Outside the Jokhang Temple pilgrims are arriving and praying in front of the
main gate; as they have done for several hundred years. This is a site and a
practice of considerable social, cultural, religious and political importance for the
Tibetans. The Chinese have labelled the site as a ‘world heritage’ and promote it
as tourist spectacle. In the photograph a Chinese tourist captures the scene on a
digital camera. The woman in the centre of the frame is caught as if submitting to
Chinese hegemony, becoming a symbol for the wider social change and political
oppression in the process.




4



This is another photograph within the Barkhor space. Featured is a large incense
burner that marks part of the pilgrimage circuit. I think it has a certain timeless
thquality and could have been taken (in black and white) in the 19 century,
st
although the workers Toshiba jacket places the scene firmly in the 21 century.
The smoke from the burner can be seen both as tradition, ritual activity and
resistance against the attempts at the suppression of Buddhism. On the other hand
it becomes a tourist spectacle to be photographed.


5


A family grouping in the Barkhor: in the middle ground Tibetans can be seen
walking the kora (pilgrimage circuit) in the traditional clockwise manner; the
exception being a Chinese photographer walking in the opposite direction (from
indifference or ignorance?).
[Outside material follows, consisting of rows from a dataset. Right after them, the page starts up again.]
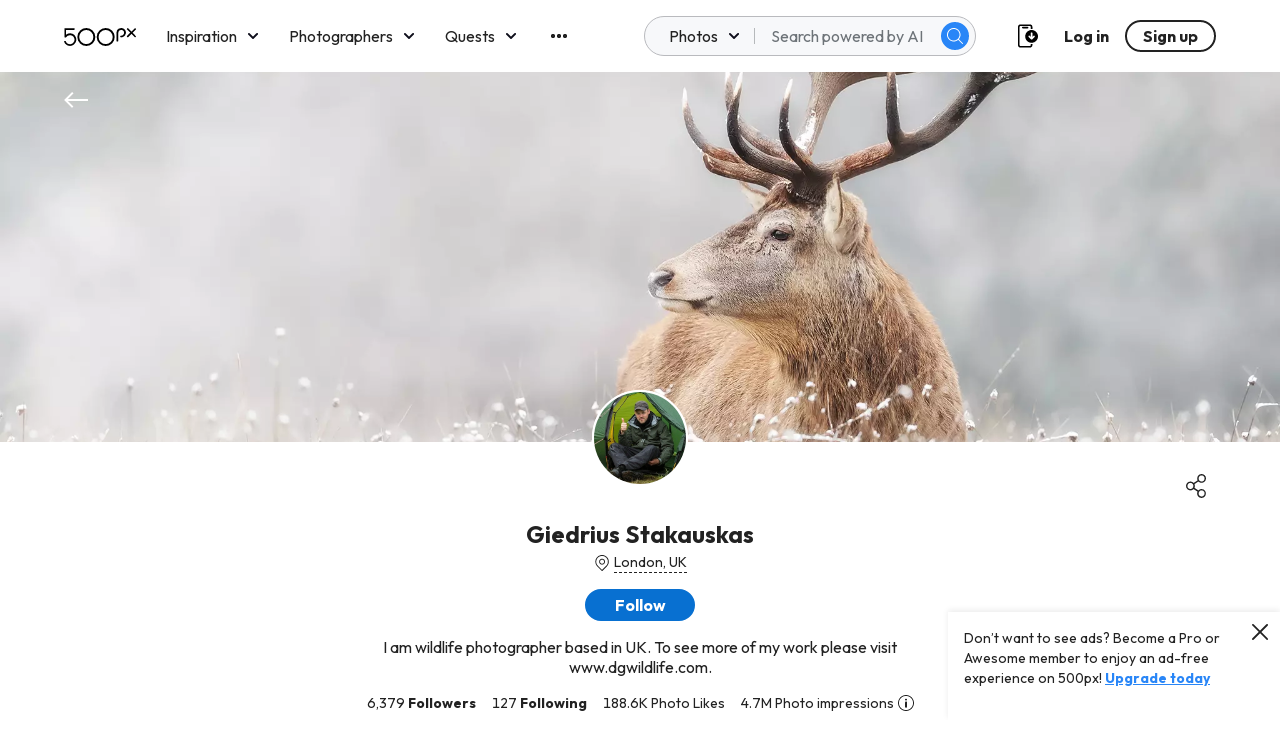

--- FILE ---
content_type: image/svg+xml
request_url: https://500px.com/staticV2/media/Tooltip-pointer.930ada0a.svg
body_size: 378
content:
<svg width="24" height="12" viewBox="0 0 24 12" fill="none" xmlns="http://www.w3.org/2000/svg">
<g filter="url(#filter0_dd)">
<path d="M11.2929 4.70711L4 12H20L12.7071 4.70711C12.3166 4.31658 11.6834 4.31658 11.2929 4.70711Z" fill="white"/>
</g>
<defs>
<filter id="filter0_dd" x="-8" y="-3.58569" width="40" height="31.5858" filterUnits="userSpaceOnUse" color-interpolation-filters="sRGB">
<feFlood flood-opacity="0" result="BackgroundImageFix"/>
<feColorMatrix in="SourceAlpha" type="matrix" values="0 0 0 0 0 0 0 0 0 0 0 0 0 0 0 0 0 0 127 0"/>
<feOffset/>
<feGaussianBlur stdDeviation="2"/>
<feColorMatrix type="matrix" values="0 0 0 0 0 0 0 0 0 0 0 0 0 0 0 0 0 0 0.08 0"/>
<feBlend mode="normal" in2="BackgroundImageFix" result="effect1_dropShadow"/>
<feColorMatrix in="SourceAlpha" type="matrix" values="0 0 0 0 0 0 0 0 0 0 0 0 0 0 0 0 0 0 127 0"/>
<feOffset dy="4"/>
<feGaussianBlur stdDeviation="6"/>
<feColorMatrix type="matrix" values="0 0 0 0 0 0 0 0 0 0 0 0 0 0 0 0 0 0 0.16 0"/>
<feBlend mode="normal" in2="effect1_dropShadow" result="effect2_dropShadow"/>
<feBlend mode="normal" in="SourceGraphic" in2="effect2_dropShadow" result="shape"/>
</filter>
</defs>
</svg>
This space used to be the centre commerce and social
activity in Lhasa, but the control exercised over the area by security forces now
gives it a sterile feel. It is now a managed ‘world heritage site’ which gives it a
new set of myths and meanings. The flags are celebrating 40 years of Tibet being
part of China. They have replaced the traditional prayer flags that usually adorn
religious buildings; making a new space and form of political repression and
contestation.






6



Behind the scenes: a fruit and vegetable stall in a Tibetan residential courtyard
with a Chinese flag imposed on the scene as a statement of political power.




7



In the old quarter and traditional trading area of Lhasa a Tibetan worker carries
his new purchase into the frame of the photograph: a Chinese made DVD. In the
background traditional Tibetan crafts are being sold, a monk and shadows of
other Tibetans are disappearing from the frame. The DVD package suggests the
dominance of new imported glitzy superficial global products and culture at the
expense of solid, traditional craft goods and religious beliefs and practices.